In the last 15 years, Nelson said, First United Presbyterian Church has been “on every closure list.” He estimated that 10 people were at church last Sunday. “They are tenacious, they’re stubborn, and most of all, they care for a community in a way I’ve never seen in any other church,” he observed.
In the wake of the disaster, the church is planning to team up with environmental organizations and religious disaster recovery groups to become a community support and advocacy center, with a small congregation attached. The hope is that The Way Station will triple in size and add youth programs, employment training and other services. Though Nelson said the church has already been declared safe by a contractor sent by Norfolk Southern, by working with environmental groups such as River Valley Organizing, the church aims to retest its property for contaminants to learn more about how the church building, land and nearby stream have been impacted.

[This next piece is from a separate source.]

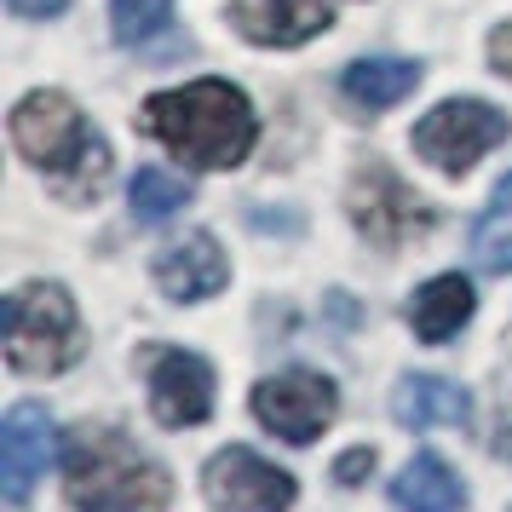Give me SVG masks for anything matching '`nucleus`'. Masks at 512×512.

“A lot of what this church wants to do, with partnering with environmental advocates and doing independent testing, is saying, this is what we found, what research shows, and this is how it might be affecting us,” Nelson said. “Then people can make their own decisions.”
The second round of testing could provide additional information at a time when clarity feels elusive. While national media attention has ushered in resources to the community, Court says the coverage has also intensified anxiety and uncertainty. “That uncertainty is, emotionally and spiritually, a second level of disaster,” he said.
Nelson added that people in the “deep red,” politically conservative community have felt that news reports treated them like pawns in a political dispute that’s far removed from the reality on the ground. “The politicization hurt,” said Nelson. “One of my elders, she’s like, ‘We’re on the news, and I didn’t recognize us.’ They’re being dragged into a debate that wasn’t theirs.” Narratives depicting East Palestine residents as poor and helpless have especially robbed them of their dignity, Nelson said.
Still, as the Christian liturgical season of Lent marches steadily toward Easter, Nelson hopes the wave of support and collaboration could be an opportunity for resurrection.
“We have this chance to build something new,” said Nelson. “And maybe if we start advocating for a cleaner environment, we can start advocating for a more functional city government, a stronger economy. Maybe we can repair the community and institutions and begin something a little bigger.”